WILLIAM, via philadelphiaweekly.com
Fall Through the Fracks
Regarding Ada Kulesza’s news feature on stalled fracking legislation:
Fracking is bad for the environment, too expensive and unnecessary for our energy needs. First of all, burning natural gas adds to green house gases, which adds to global warming. Secondly, the chemicals used to frack the gas wells are toxic and not safely removed from the waste water that comes up with the gas. Eighty percent of the water used remains underground with its toxic content. Each well uses four to eight million gallons of water that can never be used again. They are talking about 10,000 to 15,000 wells in the Marcellus Shale area alone. The well casings only last about 80 years. Who is going to pay for the monitoring and clean up after the wells are spent? Where is all this water going to come from? Who and where will this waste water be stored? Once you mix the chemicals with the water it can not be filtered or distilled to make it usable for human or animal consumption.
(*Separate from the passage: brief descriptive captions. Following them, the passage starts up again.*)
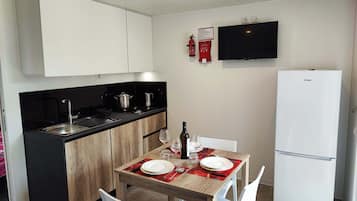 Junior Mobile Home | Private kitchen | Full-size fridge, stovetop, cookware/dishes/utensils, dining tables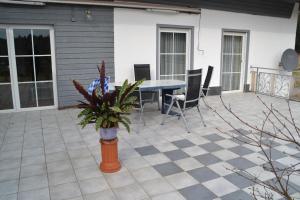 eine Terrasse mit einem Tisch und Stühlen auf einer Terrasse in der Unterkunft Erlebnispension Zum Wanderer Sepp in Arnbruck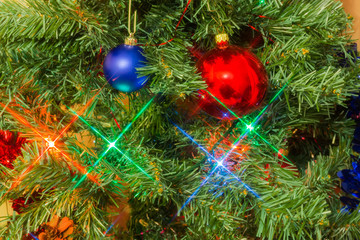 Fragment of artificial Christmas tree with decorations and Christmas lights
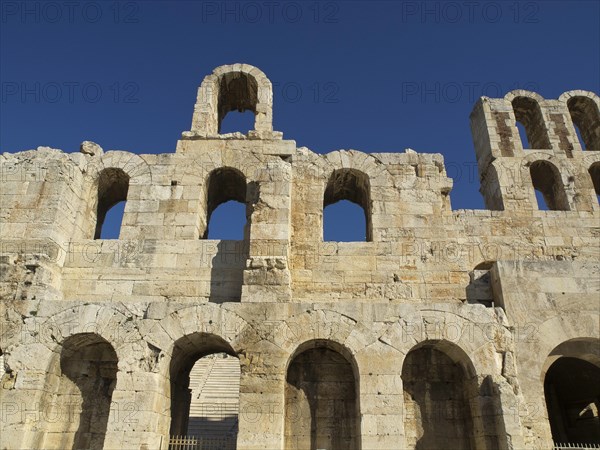 Ancient stone structure with multiple arches under a clear blue sky, Ancient buildings with columns and trees on the Acropolis in Athens against a blue sky, athens, greece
PAUL RODEN, via philadelphiaweekly.com
Thanks for a well-done report. Sinister legislation promoted by Corbett and his cronies in Harrisburg (SB 1100, mentioned in your report) would set up things so that local communities would only be able to receive revenues from the impact fee on the condition they accept a cookie-cutter zoning ordinance which will be as permissive as possible toward shale gas drillers. The attorey general (a Corbett appointee) would be asked to decide whether a community’s own zoning law restricting shale gas drilling is unreasonable. If found so, the Godfather Corbett admin (well paid by gas industry) could threaten to hold back revenues, a form of extortion which could force acquiescence and strip local municipalities of their power to oversee their own land use rules (zoning), a traditional power going back generations to the founding of the state and the nation. It’s called HOME RULE and was part of the basis of our Declaration of Independence from England. We’re being fed to the wolves.
ANONYMOUS, via philadelphiaweekly.com
Regarding Laura Rena Murray’s feature on LGBT youth being bullied in juvenile detention centers:
The voice of the youth must be heard! But the youth must also listen to the voice of mentors and people willing to invest in their future! We can make a difference if we all spend time with students instead of throwing money at reform and regulating everything to death.